[Excerpts from a spatial dataset]
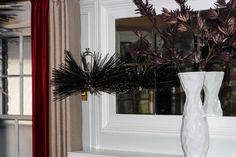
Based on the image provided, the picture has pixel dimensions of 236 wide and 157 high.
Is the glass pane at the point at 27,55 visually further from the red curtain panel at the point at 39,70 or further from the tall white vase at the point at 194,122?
the tall white vase at the point at 194,122

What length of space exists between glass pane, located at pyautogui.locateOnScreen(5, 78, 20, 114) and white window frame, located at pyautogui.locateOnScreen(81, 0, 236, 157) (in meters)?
0.88

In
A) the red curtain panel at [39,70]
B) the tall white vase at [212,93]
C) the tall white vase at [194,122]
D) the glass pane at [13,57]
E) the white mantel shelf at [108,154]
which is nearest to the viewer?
the tall white vase at [194,122]

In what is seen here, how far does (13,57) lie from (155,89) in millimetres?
1563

## Directions
Rewrite the records above as a JSON list of strings, one string per line, with blank lines dropped and the pictures left out.

## Problem solution
[
  "Based on the image provided, the picture has pixel dimensions of 236 wide and 157 high.",
  "Is the glass pane at the point at 27,55 visually further from the red curtain panel at the point at 39,70 or further from the tall white vase at the point at 194,122?",
  "the tall white vase at the point at 194,122",
  "What length of space exists between glass pane, located at pyautogui.locateOnScreen(5, 78, 20, 114) and white window frame, located at pyautogui.locateOnScreen(81, 0, 236, 157) (in meters)?",
  "0.88",
  "In",
  "A) the red curtain panel at [39,70]",
  "B) the tall white vase at [212,93]",
  "C) the tall white vase at [194,122]",
  "D) the glass pane at [13,57]",
  "E) the white mantel shelf at [108,154]",
  "which is nearest to the viewer?",
  "the tall white vase at [194,122]",
  "In what is seen here, how far does (13,57) lie from (155,89) in millimetres?",
  "1563"
]